What to work on:
**a)** Please print the jury selection passage from "Once the panel" up to and including "the prospective jurors.", word for word.
**b)** Proceed with the jury selection passage, continuing it from its final sentence.
╭─ Passage
Jury selection begins when the court clerk calls the jury assembly room to have a panel of prospective jurors sent to the courtroom. In a typical criminal case, the panel is composed of 30 to 35 prospective jurors. Prospective jurors are obtained from the property tax rolls, department of motor vehicle driver rolls, and the registered voter rolls. Persons summoned receive a court order to appear for jury duty, unless disqualified or excused. Everyone is eligible to be a trial juror, except non-residents of California, non-residents of the county, non-citizens, minors (under age 18), convicted felons, persons who do not possess a sufficient knowledge of English, persons already serving as a trial grand juror, and persons who are the subject of a conservatorship.
Once the panel of prospective jurors are brought into the courtroom, they are seated, welcomed by the judge and then administered an oath to truthfully answer all of the questions concerning their qualifications to be a juror. The initial group is composed of 18 prospective jurors: twelve in the jury box and six seated in front of the box. Once the first group of prospective jurors are seated, the judge gives a brief introduction to the case by introducing the attorneys, the court staff, the defendant and the witnesses; then, the judge explains the charges, the burden of proof and how voir dire will proceed. The judge then orally examines each juror individually in open court on the record. Once that is completed, the judge allows the attorneys to examine the prospective jurors.
╰─
╭─ Supplied records
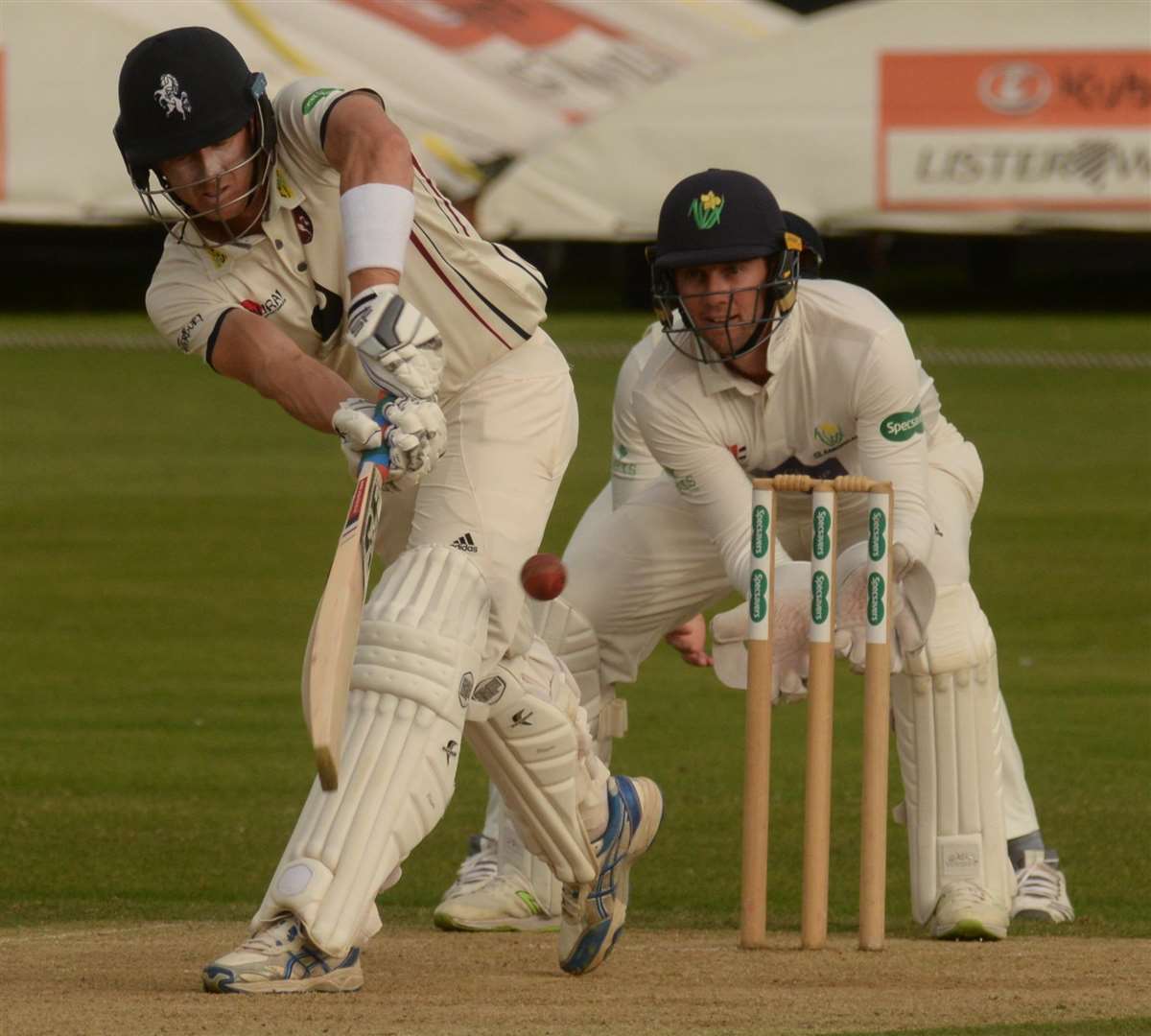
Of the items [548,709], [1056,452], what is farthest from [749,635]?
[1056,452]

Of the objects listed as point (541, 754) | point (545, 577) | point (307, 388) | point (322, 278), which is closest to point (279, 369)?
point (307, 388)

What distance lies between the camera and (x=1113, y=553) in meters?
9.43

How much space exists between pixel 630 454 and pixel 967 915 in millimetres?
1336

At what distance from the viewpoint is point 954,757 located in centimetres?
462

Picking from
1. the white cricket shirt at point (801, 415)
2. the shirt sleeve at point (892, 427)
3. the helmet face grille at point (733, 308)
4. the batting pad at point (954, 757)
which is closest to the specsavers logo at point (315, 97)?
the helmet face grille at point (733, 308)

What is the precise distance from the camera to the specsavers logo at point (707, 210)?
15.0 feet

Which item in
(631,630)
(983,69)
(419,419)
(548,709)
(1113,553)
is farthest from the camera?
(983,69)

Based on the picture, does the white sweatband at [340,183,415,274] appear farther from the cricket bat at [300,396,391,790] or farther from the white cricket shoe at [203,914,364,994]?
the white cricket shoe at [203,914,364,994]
╰─
Answer set:
**a)**
Once the panel of prospective jurors are brought into the courtroom, they are seated, welcomed by the judge and then administered an oath to truthfully answer all of the questions concerning their qualifications to be a juror. The initial group is composed of 18 prospective jurors: twelve in the jury box and six seated in front of the box. Once the first group of prospective jurors are seated, the judge gives a brief introduction to the case by introducing the attorneys, the court staff, the defendant and the witnesses; then, the judge explains the charges, the burden of proof and how voir dire will proceed. The judge then orally examines each juror individually in open court on the record. Once that is completed, the judge allows the attorneys to examine the prospective jurors.

**b)**
After this process is completed, the attorneys approach the judge; this is the area called "side bar," and the conference takes place outside the hearing of the prospective jurors. There, the attorneys offer any challenges "for cause" to any of the prospective jurors. A challenge "for cause" means the juror does not meet the qualifications to serve as a juror because (s)he has a bias against the defendant, has pre-judged the case, has a bias for or against law enforcement officers, lives in another country, or other grounds for believing the juror cannot be fair and impartial. After the challengers are made, the judge will issue a ruling. If granted, the prospective juror is excused. Then, the judge and the attorneys return to open court and the parties begin to exercise peremptory challenges. In most criminal cases, each side has 10 peremptory challenges (in death penalty and life imprisonment cases, each side has 20). Once both sides are either out of peremptory challenges or accept the 12 prospective jurors, the 12 jurors are sworn in. The judge and attorneys also select one to four alternate jurors (in complex trials, there may be more than four alternate jurors), who will also be seated and hear the evidence, but they will not participate in deliberations unless one of the 12 regular jurors is excused from the panel.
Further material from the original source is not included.